◆ Task to complete ◆
Reproduce the material that follows exactly, with no line left out.

◆ ◆ ◆ ◆ ◆

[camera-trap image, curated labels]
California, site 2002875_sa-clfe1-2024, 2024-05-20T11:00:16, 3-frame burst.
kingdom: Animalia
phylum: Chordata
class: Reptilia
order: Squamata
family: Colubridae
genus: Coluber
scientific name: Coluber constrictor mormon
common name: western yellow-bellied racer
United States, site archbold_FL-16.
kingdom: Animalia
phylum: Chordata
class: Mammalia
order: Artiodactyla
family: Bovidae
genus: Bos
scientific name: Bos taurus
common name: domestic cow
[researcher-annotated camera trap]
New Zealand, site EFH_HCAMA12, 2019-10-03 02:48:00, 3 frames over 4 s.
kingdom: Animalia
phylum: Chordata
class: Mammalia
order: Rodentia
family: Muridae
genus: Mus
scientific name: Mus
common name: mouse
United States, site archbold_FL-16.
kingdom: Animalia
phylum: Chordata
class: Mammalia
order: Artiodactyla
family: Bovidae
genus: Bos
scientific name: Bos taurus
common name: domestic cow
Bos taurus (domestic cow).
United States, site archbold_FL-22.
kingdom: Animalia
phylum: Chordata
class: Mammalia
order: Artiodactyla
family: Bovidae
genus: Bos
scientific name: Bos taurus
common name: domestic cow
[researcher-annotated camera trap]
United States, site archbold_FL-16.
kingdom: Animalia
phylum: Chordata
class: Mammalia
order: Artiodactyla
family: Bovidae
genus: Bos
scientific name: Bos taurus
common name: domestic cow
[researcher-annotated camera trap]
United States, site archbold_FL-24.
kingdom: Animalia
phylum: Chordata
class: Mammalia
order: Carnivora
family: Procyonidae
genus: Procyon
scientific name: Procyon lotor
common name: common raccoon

◆ ◆ ◆ ◆ ◆

◆ Task output ◆
[camera-trap image, curated labels]
California, site 2002875_sa-clfe1-2024, 2024-05-20T11:00:16, 3-frame burst.
kingdom: Animalia
phylum: Chordata
class: Reptilia
order: Squamata
family: Colubridae
genus: Coluber
scientific name: Coluber constrictor mormon
common name: western yellow-bellied racer
United States, site archbold_FL-16.
kingdom: Animalia
phylum: Chordata
class: Mammalia
order: Artiodactyla
family: Bovidae
genus: Bos
scientific name: Bos taurus
common name: domestic cow
[researcher-annotated camera trap]
New Zealand, site EFH_HCAMA12, 2019-10-03 02:48:00, 3 frames over 4 s.
kingdom: Animalia
phylum: Chordata
class: Mammalia
order: Rodentia
family: Muridae
genus: Mus
scientific name: Mus
common name: mouse
United States, site archbold_FL-16.
kingdom: Animalia
phylum: Chordata
class: Mammalia
order: Artiodactyla
family: Bovidae
genus: Bos
scientific name: Bos taurus
common name: domestic cow
Bos taurus (domestic cow).
United States, site archbold_FL-22.
kingdom: Animalia
phylum: Chordata
class: Mammalia
order: Artiodactyla
family: Bovidae
genus: Bos
scientific name: Bos taurus
common name: domestic cow
[researcher-annotated camera trap]
United States, site archbold_FL-16.
kingdom: Animalia
phylum: Chordata
class: Mammalia
order: Artiodactyla
family: Bovidae
genus: Bos
scientific name: Bos taurus
common name: domestic cow
[researcher-annotated camera trap]
United States, site archbold_FL-24.
kingdom: Animalia
phylum: Chordata
class: Mammalia
order: Carnivora
family: Procyonidae
genus: Procyon
scientific name: Procyon lotor
common name: common raccoon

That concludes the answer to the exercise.